◆ 提供テキスト:
************

4.システム

4.1 システム構築
 ドライミストの運用には、ミストの噴霧技術にあわせて最適な条件下での噴霧を行うことが重要です。始めに掲げた3つのテーマを実現するには、制御方法を確立する必要があります。
 平成17年の愛・地球博で運用されたドライミストは、試験的な要素はありましたが、システム構成はその前の2年間の開発実験の中で確立されたものです。
  開発したドライミストの特長的な機能には、2つの要素があります。
(1)噴霧のON/OFF制御
  ドライミストが設備設計上最も特長とする点は、噴霧ノズルを通行者の頭上に直接設置できる、という点です。
  このためには、噴霧の開始から停止まで、一貫してノズルから液滴が垂れることがあってはなりません。特に噴
  霧開始時、噴霧停止時にはこの問題が発生する可能性があり、ノズルの構造と電動弁の動作シーケンスにより解
  決を図りました。
  この制御によって、ミストの噴き始めから「ドライ」であり、停止後の「ボタ落ち」も発生しないシステムを実現し
  ました。
(2)噴霧条件による制御
  ドライミストの能力が発揮できるときに噴霧を実施するために、外気の気象条件を監視します。観測した情報と
  ミスト噴霧制御条件を比較することで自動運転を行なっています。
 1. 気温の条件
   ドライミスト設置場所の気温により、噴霧開始の条件を定めます(噴霧開始温度)。また、噴霧による温度低下
   もしくは気温の低下時の噴霧停止条件を設けます(噴霧停止温度)。
 2. 湿度の条件
   ミストが過飽和になることを避けるため、噴霧停止とする上限湿度を設けます。

************

◆ 提供資料:
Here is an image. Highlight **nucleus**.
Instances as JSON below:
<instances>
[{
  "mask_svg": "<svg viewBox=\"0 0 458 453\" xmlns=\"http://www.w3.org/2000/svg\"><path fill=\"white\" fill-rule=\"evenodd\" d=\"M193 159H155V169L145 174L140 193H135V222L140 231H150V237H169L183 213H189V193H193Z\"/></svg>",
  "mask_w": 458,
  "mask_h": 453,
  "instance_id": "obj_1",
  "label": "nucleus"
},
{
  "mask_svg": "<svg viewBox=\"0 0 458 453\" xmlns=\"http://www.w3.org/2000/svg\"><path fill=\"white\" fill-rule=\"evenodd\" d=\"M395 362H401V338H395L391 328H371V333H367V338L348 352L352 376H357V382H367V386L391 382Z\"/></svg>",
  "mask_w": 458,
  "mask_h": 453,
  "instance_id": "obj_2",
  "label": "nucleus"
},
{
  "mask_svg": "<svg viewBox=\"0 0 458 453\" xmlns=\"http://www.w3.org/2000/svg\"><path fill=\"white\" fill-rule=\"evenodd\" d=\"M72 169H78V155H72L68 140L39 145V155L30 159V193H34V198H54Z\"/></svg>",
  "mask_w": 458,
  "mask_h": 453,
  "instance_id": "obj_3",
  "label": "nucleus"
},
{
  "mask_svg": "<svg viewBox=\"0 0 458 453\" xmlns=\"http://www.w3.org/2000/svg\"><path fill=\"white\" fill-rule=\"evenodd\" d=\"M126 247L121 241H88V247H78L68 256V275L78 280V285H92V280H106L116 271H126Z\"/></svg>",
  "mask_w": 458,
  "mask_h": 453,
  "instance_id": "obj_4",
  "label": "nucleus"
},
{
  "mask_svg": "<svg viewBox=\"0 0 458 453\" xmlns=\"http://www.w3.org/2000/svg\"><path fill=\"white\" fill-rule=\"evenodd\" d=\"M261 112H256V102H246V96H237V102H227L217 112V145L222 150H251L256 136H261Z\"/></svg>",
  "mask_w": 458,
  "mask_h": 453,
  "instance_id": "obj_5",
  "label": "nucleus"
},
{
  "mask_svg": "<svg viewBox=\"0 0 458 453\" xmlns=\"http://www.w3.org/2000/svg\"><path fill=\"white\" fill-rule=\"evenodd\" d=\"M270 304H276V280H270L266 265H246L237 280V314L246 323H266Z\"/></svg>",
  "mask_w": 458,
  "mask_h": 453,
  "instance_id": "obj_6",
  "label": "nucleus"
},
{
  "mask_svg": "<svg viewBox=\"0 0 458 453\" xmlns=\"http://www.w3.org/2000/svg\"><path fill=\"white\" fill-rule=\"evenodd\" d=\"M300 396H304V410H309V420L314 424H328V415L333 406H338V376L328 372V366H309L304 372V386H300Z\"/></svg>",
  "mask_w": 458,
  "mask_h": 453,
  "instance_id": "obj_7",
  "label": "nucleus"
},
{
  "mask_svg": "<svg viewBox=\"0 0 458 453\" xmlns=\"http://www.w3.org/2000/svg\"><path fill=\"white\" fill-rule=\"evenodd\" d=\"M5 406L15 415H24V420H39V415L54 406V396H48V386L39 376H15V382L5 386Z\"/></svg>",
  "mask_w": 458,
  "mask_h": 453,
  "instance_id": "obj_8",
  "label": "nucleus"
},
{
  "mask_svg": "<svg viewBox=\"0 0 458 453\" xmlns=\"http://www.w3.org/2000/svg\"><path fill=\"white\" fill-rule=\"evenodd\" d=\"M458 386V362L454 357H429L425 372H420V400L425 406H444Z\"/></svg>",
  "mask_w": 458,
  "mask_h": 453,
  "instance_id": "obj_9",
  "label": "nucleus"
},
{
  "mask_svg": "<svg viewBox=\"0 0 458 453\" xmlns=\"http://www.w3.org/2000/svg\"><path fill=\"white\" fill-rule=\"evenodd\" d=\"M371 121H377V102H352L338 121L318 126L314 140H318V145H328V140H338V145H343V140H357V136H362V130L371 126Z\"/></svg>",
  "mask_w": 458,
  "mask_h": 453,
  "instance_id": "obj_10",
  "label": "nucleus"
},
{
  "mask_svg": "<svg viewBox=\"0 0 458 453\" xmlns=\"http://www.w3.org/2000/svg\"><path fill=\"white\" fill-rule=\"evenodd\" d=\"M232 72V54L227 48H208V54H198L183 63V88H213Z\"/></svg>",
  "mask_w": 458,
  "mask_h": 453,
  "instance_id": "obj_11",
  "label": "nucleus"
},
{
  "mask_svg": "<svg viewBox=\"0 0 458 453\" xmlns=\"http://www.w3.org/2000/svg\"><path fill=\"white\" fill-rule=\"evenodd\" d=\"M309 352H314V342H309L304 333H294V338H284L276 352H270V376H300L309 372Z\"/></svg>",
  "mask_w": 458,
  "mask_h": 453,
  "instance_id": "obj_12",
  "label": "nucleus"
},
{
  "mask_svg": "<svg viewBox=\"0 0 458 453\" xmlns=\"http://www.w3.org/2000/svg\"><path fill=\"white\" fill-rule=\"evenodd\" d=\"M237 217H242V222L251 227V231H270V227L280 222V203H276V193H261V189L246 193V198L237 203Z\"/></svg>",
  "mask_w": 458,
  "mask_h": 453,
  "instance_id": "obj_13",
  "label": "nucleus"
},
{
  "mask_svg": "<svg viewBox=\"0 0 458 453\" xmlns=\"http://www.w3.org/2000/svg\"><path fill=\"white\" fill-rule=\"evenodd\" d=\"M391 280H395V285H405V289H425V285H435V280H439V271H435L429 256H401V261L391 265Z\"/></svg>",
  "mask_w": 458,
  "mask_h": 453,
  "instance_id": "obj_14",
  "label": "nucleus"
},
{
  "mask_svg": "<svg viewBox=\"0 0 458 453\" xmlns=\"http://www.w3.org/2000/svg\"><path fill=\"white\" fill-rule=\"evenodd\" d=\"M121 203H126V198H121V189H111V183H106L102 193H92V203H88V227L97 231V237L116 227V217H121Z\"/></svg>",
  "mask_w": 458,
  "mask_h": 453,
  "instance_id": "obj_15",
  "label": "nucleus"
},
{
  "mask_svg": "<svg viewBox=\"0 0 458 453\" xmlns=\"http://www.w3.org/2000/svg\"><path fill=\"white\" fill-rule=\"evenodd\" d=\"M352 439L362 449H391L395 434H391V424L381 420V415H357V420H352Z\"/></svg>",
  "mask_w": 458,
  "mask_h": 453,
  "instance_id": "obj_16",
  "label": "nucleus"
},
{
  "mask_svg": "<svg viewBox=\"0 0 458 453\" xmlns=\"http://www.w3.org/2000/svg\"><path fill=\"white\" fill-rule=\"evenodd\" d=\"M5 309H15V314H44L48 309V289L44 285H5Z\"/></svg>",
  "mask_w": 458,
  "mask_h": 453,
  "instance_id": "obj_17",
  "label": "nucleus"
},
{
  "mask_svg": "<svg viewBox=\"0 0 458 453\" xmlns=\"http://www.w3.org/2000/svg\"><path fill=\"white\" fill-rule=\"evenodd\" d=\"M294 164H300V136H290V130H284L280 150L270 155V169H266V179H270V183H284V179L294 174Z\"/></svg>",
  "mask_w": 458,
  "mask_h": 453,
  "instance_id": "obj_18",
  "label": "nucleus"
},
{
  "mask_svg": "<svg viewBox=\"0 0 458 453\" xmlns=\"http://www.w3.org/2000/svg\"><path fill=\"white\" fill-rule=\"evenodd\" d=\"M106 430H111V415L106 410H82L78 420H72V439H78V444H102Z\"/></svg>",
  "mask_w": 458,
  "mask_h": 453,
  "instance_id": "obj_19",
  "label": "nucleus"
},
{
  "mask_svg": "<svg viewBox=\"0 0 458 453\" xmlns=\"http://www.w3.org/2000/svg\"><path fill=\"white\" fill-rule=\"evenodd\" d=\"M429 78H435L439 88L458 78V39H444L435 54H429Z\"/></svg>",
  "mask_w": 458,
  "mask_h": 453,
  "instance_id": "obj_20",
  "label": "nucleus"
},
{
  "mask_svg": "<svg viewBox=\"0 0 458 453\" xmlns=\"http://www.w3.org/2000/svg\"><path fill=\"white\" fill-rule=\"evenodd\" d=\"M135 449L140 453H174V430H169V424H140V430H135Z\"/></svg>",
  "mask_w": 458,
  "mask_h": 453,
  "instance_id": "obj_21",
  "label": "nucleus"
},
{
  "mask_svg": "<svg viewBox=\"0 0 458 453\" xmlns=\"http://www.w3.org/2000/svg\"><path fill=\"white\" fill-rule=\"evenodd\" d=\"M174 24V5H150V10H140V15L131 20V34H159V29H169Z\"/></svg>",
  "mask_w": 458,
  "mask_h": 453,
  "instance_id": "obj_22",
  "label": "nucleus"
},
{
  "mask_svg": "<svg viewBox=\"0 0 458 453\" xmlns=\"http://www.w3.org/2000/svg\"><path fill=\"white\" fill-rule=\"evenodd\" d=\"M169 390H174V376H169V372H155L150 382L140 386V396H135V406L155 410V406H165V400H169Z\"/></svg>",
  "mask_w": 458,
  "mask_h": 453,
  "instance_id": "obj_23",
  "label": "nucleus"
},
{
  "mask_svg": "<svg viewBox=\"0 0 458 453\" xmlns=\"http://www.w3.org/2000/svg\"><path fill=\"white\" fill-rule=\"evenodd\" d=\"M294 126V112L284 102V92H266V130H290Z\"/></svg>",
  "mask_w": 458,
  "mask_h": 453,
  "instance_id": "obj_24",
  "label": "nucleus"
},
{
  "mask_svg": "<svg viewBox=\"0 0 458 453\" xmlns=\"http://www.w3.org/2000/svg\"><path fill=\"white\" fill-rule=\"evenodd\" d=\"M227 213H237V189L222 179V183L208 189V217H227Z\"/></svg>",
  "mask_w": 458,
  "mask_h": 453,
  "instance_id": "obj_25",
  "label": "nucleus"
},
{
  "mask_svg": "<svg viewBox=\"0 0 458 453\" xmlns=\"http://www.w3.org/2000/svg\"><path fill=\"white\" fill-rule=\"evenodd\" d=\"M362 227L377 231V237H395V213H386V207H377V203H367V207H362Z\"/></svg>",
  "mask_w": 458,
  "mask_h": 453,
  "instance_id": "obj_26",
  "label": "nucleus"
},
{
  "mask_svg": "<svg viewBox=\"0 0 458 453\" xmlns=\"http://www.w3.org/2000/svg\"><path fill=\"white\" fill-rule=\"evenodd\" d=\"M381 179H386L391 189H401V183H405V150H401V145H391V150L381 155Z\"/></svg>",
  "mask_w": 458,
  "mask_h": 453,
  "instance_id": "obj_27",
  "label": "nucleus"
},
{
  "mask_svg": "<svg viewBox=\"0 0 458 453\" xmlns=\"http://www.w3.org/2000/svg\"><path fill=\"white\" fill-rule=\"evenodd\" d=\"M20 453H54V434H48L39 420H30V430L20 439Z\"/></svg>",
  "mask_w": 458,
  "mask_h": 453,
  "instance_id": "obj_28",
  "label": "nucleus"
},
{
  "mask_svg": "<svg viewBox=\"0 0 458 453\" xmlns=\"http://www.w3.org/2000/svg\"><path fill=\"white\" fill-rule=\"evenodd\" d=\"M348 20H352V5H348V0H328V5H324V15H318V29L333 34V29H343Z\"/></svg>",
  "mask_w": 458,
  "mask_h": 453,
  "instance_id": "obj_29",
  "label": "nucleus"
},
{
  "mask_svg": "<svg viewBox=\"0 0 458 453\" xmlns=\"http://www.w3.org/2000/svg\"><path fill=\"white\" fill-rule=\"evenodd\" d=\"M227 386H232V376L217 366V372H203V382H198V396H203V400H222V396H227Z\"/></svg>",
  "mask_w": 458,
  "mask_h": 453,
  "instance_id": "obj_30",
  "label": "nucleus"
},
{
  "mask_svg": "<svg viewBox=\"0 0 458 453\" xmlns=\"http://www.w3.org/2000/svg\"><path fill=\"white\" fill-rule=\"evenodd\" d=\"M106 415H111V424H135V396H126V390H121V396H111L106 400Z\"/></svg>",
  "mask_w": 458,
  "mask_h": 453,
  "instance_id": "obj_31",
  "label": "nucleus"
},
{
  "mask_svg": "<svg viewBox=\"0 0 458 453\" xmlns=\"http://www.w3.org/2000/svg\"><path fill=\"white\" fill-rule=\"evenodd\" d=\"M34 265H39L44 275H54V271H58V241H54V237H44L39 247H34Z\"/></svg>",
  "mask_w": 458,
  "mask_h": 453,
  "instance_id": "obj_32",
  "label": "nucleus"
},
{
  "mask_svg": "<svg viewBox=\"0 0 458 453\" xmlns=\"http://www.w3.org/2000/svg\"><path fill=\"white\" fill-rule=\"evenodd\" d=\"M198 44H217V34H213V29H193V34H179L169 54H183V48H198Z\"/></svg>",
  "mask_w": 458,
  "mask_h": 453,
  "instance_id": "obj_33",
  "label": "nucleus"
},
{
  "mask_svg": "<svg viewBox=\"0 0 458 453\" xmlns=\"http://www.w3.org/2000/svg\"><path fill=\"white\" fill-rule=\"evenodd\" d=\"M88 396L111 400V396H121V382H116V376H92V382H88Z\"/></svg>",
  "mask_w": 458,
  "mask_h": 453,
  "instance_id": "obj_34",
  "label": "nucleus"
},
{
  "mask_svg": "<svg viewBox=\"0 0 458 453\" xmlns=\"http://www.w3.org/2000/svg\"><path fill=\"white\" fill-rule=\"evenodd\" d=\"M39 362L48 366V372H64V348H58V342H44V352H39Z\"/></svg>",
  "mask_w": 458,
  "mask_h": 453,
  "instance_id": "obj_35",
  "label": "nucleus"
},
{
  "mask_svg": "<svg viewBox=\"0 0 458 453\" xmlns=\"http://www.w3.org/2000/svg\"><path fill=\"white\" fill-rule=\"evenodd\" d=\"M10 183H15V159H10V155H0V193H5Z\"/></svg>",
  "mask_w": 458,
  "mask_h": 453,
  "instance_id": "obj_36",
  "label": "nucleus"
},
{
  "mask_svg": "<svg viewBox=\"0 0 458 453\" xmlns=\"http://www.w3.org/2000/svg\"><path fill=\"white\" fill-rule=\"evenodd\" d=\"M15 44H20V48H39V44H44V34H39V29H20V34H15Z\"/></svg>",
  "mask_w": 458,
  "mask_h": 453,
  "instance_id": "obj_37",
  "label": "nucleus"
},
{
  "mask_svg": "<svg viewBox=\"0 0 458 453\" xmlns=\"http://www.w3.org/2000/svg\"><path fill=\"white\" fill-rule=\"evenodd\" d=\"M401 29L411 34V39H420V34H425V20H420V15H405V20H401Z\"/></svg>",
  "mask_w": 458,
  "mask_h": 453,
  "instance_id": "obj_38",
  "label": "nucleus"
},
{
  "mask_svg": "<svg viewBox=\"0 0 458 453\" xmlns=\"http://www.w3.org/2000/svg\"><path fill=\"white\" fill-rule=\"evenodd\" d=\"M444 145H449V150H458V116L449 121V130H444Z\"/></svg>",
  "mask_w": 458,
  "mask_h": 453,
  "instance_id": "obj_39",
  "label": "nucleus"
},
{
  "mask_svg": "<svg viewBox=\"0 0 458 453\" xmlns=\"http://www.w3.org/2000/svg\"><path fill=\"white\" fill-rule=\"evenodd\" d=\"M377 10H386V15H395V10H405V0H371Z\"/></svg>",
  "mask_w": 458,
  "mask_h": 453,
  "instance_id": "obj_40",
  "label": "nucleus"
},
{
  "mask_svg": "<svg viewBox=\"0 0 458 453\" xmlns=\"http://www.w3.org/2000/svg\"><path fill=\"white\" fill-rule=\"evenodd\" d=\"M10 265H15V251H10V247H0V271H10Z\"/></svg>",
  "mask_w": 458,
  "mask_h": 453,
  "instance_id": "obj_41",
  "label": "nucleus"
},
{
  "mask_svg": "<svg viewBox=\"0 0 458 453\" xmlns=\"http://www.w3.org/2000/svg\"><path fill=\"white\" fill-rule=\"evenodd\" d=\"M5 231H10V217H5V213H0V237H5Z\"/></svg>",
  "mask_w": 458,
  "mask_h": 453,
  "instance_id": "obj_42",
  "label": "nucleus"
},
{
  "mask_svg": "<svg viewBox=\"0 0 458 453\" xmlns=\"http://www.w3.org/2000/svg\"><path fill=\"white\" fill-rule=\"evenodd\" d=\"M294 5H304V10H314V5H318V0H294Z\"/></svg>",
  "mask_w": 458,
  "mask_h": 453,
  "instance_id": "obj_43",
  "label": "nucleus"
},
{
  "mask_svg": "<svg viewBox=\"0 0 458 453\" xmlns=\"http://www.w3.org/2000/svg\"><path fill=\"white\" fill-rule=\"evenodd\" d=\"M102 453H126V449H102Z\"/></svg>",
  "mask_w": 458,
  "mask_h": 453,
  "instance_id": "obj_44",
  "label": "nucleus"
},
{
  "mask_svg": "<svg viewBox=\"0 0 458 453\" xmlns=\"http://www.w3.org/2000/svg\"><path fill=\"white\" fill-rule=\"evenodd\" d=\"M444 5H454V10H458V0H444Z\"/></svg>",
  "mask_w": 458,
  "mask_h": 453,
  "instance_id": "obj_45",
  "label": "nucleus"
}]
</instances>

************

◆ 取り組む課題:
1: ドライミストの文章から、「このためには、噴霧の開始から」を含む語句で始まり「ミストが過飽和になることを避けるため、噴霧停止とする上限湿度を設けます。」で終わる部分を抜き出し、「噴霧停止」を「噴霧終了」に置き換えて書くこと。
2: ドライミストの文章の最後の文に続けて、本文を書き継ぐこと。

◆ 作業結果:
1:
このためには、噴霧の開始から停止まで、一貫してノズルから液滴が垂れることがあってはなりません。特に噴
  霧開始時、噴霧終了時にはこの問題が発生する可能性があり、ノズルの構造と電動弁の動作シーケンスにより解
  決を図りました。
  この制御によって、ミストの噴き始めから「ドライ」であり、停止後の「ボタ落ち」も発生しないシステムを実現し
  ました。
(2)噴霧条件による制御
  ドライミストの能力が発揮できるときに噴霧を実施するために、外気の気象条件を監視します。観測した情報と
  ミスト噴霧制御条件を比較することで自動運転を行なっています。
 1. 気温の条件
   ドライミスト設置場所の気温により、噴霧開始の条件を定めます(噴霧開始温度)。また、噴霧による温度低下
   もしくは気温の低下時の噴霧終了条件を設けます(噴霧終了温度)。
 2. 湿度の条件
   ミストが過飽和になることを避けるため、噴霧終了とする上限湿度を設けます。

2:
 3. 風の条件
   一定の風速があるときは、人が涼しさを感じることがきることを考慮し、噴霧を停止します。
 4. 雨の条件
   わずかな降雨であっても、ドライミストが不快感を与えるような状況になることを避けるには、湿度上昇を待
   たず、雨粒を検出してから一定時間後に噴霧を停止させます。
 これらの環境監視の機能を備えた「ドライミスト」システム構成を図2に示します。

図2 ドライミストのシステム構成

4.2 効率的な噴霧方式
 システムを構成する主な機器には以下のものがあります。
(1)ドライミストノズル
  高圧の水を直接噴霧し微細なミストを作るノズルです。噴霧の停止時の液垂れを防止する機能を備えています。
  ノズル1つで3.0L/h(圧力6MPa)の噴霧能力を持ち、複数個を組み合わせて噴霧空間に適切な量のミストを散
  布します。
(2)高圧ポンプユニット
  水を高圧に加圧して吐出できるポンプです。貯水槽を備え、給水が不安定な場所にも適用できます。
(3)電動弁
  6MPaの高圧水の閉止および通水ができる高圧用電動弁を採用しています。3台の弁の動作シーケンスには、
  噴霧開始、噴霧停止、緊急時対応などのパターンがあります。
(4)気象センサ
  環境条件を観測するため、屋外用温湿度計、風速計、降雨センサを設けています。
(5)ドライミスト制御盤
  環境条件にしたがった噴霧の開始、停止を行います。内部時計を備え、早朝の噴霧、日中の噴霧の時間管理が
  できます。
  観測した環境条件(気象データ)や電動弁、高圧ポンプユニットの動作状態を盤内メモリーに記録します。これ
  らのデータを後日パソコンに読み出すことで、ドライミストの運転状況や効果の解析が可能です。